Regardless, working on this site continues to be educational, particularly in when it comes to learning from my mistakes. (Whenever I think of that expression, I am reminded of the Peanuts strip where Charlie Brown says something along the lines of, "If it is true that you really learn from your mistakes, that makes me the smartest person in the world.")

I chronicle much of what I experience as it happens on VarLinux.org. But for the sake of my LinuxWorld readers and VarLinux.org readers alike, and to dispel any notion that I'm a master programmer, I will condense some of the most important lessons here. I've got reams of lessons I've learned regarding MySQL, Apache, and other pieces of the site, but I'll start with some of the places where I stumbled (or had to deal with the undesirable coding practices of others) while using PHP.

PHP lesson number 1

First, if you program in PHP, always use echo "text, variables, and html goes here"; instead of interspersing HTML and other displayed text with PHP commands. In other words, every ".php" file should begin with "<?php" and end with "?>" and never break away from PHP programming mode anywhere in-between.

This is the opposite of the way people tend to get started with PHP. They take their HTML files and insert some PHP commands here and there as necessary, breaking away from the HTML when they need the functionality PHP provides.

Even though that seems like a sensible way to get started, take my advice, even if you want to create a project based on existing HTML files. Wrap your existing HTML in echo statements, even though this means you'll have the tedious job of making sure all your double-quotes are preceded by a backslash. In other words, this...
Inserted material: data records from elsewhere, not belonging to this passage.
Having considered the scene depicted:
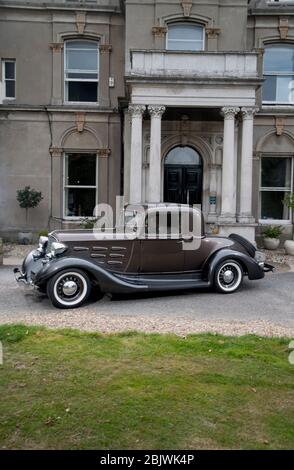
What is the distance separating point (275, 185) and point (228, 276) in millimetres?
9065

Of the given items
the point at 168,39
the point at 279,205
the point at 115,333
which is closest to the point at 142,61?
the point at 168,39

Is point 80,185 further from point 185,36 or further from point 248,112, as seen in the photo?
point 248,112

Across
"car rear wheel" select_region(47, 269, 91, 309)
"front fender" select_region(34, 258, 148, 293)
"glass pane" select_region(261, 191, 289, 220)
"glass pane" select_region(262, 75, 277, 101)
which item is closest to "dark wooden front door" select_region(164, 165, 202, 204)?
"glass pane" select_region(261, 191, 289, 220)

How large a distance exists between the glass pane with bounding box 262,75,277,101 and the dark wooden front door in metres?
3.64

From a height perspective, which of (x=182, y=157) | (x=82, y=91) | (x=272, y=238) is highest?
(x=82, y=91)

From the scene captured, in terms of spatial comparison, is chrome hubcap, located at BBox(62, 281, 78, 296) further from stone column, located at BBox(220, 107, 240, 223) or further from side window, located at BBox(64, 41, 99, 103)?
side window, located at BBox(64, 41, 99, 103)

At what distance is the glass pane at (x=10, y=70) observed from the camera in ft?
54.3

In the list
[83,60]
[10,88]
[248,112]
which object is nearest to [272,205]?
[248,112]

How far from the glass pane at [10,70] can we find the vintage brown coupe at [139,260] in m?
10.4

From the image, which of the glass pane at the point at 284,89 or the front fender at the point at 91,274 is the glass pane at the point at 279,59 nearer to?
the glass pane at the point at 284,89

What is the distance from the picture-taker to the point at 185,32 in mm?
15438

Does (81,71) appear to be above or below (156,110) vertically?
above

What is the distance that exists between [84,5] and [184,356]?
49.1 feet

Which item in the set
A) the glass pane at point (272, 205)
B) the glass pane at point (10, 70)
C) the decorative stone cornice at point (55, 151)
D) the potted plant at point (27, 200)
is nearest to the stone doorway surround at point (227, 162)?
the glass pane at point (272, 205)
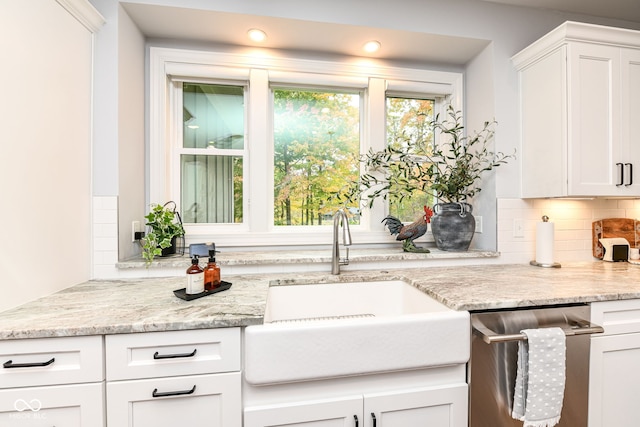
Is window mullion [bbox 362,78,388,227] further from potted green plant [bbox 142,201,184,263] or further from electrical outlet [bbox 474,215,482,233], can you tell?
potted green plant [bbox 142,201,184,263]

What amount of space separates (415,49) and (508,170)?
3.40 feet

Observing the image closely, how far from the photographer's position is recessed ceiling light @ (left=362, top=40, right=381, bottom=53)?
1903 mm

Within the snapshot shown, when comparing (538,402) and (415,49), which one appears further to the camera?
(415,49)

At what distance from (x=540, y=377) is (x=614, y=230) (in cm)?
168

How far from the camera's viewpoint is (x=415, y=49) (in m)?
1.99

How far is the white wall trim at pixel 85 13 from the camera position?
1.33 meters

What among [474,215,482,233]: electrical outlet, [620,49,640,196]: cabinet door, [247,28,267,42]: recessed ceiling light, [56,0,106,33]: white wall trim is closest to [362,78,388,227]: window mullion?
[474,215,482,233]: electrical outlet

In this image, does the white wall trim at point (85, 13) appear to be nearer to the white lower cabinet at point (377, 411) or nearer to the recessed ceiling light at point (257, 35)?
the recessed ceiling light at point (257, 35)

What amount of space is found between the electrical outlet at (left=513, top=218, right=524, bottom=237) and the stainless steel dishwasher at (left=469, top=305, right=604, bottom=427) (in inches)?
30.9

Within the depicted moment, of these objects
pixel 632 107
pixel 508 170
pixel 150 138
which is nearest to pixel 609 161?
pixel 632 107

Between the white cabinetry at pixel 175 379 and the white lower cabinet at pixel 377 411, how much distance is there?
0.12 meters

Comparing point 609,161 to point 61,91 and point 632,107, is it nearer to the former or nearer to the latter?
point 632,107

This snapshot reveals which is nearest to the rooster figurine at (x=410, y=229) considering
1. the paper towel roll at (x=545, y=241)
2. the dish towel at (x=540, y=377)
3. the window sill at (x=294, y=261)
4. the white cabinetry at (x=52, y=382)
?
the window sill at (x=294, y=261)

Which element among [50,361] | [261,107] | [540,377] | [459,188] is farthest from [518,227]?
[50,361]
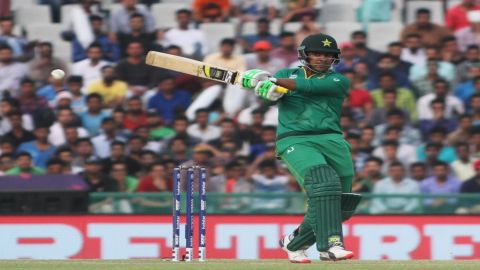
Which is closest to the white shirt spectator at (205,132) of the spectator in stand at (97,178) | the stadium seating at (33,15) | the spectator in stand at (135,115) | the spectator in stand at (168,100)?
the spectator in stand at (168,100)

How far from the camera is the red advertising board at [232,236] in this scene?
A: 41.5 ft

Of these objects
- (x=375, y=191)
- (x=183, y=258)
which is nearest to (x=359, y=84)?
(x=375, y=191)

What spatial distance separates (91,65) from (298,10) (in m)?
2.70

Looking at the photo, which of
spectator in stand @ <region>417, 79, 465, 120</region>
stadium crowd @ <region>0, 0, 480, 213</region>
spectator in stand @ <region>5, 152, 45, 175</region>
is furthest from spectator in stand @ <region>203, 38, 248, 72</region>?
spectator in stand @ <region>5, 152, 45, 175</region>

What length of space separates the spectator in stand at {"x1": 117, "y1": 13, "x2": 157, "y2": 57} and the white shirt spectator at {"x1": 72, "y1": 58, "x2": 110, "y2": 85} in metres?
0.41

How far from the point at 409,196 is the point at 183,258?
3494mm

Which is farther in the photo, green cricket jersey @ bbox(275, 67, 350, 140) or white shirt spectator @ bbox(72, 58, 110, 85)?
white shirt spectator @ bbox(72, 58, 110, 85)

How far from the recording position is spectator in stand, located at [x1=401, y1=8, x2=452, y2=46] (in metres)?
15.1

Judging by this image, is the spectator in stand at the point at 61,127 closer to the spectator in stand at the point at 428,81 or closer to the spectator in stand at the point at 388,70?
the spectator in stand at the point at 388,70

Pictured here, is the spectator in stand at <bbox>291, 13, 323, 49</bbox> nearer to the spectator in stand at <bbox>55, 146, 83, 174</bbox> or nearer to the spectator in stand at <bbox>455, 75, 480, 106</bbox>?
the spectator in stand at <bbox>455, 75, 480, 106</bbox>

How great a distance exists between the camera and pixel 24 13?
16.0 metres

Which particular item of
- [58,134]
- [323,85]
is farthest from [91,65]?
[323,85]

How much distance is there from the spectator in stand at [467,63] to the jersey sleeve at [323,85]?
572 centimetres

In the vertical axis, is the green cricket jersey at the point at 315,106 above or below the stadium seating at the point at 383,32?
below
<A HREF="http://wherever.domain">link text</A>

converts to...

echo "<A HREF=\"http://wherever.domain\">link text</A>";

The same goes for every other instance where quotes exist in your HTML. And remember that if you want your HTML to conform to the w3c standard, there are many places where you need to use quotes even if you can get away without using them. Most browsers aren't picky about such things these days, so it is tempting to leave out quotes where the HTML specification says you should use them. I'm a standards kinda guy, so I say use them just because you are supposed to use them.

I wouldn't be surprised if I hear from PHP programmers who tell me the above practice will have a negative affect on performance. It may, it may not. I have no idea, because I don't know how much overhead (if any) you are adding to your site when you make the PHP module parse echo statements rather than pass plain HTML through to Apache. But after having modified the code for VarLinux.org for the past couple of months, I can tell you it is a whole lot easier to maintain a site when you assume everything on the page is PHP. Use echo to send HTML to the browser.

Just one more note to satisfy the PHP gurus who are no doubt breaking out in a rash due to my focus on the echo command alone. It's true there's more to life in PHP than echo. For example, as you learn PHP, you'll find you don't need to use echo for every line of HTML. You can accumulate multiple lines, assign them to variables, use printf formatting, and then echo that output, for example. And you can use things like output buffers to play tricks and make your site more efficient (see the command ob_start() in the PHP documentation for an introduction to this technique).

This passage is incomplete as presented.